Liability for Accidents Caused by Animals – Court of Appeal Test Case

24/11/2017


Winning compensation following an accident requires proof of negligence – but there are very rare exceptions to that rule and one of them concerns the legal liabilities of animal owners. In a Court of Appeal case, a motorist who was badly injured in a collision with a bullock won the right to damages from a farmer, although there had been no lack of care on the latter’s part.

The bullock had been bought at auction the day before the accident. It managed to jump a six-foot fence, despite weighing the best part of half a ton, and careered onto a trunk road about a mile and a half away. The animal died in the ensuing collision and the motorist’s car was severely damaged. There was no suggestion that he was in any way to blame for the accident, of which he had no memory due to traumatic amnesia, and his lawyers claimed £50,000 in damages on his behalf.

Following a trial, a judge cleared the farmer of negligence. He had followed the book in feeding and watering the bullock overnight before letting it out into the field. The fence was entirely appropriate and his care of the animal had been impeccable. There was nothing inherently dangerous about the bullock, which had shown surprising athleticism in jumping the fence.

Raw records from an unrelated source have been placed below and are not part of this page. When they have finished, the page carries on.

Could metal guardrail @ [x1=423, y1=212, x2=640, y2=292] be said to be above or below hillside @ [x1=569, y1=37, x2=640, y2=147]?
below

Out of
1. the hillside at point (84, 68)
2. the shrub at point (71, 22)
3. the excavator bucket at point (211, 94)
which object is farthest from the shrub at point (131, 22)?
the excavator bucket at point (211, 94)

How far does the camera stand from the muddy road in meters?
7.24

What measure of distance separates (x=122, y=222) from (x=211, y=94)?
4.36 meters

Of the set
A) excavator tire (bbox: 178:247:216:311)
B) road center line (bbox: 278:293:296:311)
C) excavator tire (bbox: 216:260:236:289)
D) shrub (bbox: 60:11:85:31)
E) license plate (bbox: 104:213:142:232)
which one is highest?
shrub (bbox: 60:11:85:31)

The farmer had died since the accident, but his estate was found liable to compensate the motorist under the Animals Act 1971. That was on the basis that the damage caused was of a kind that such a large animal was likely to cause unless restrained. As an experienced beef farmer, he would have been aware that cattle of the breed concerned tended to behave wholly unpredictably when frightened. The amount of the motorist’s compensation remains to be assessed.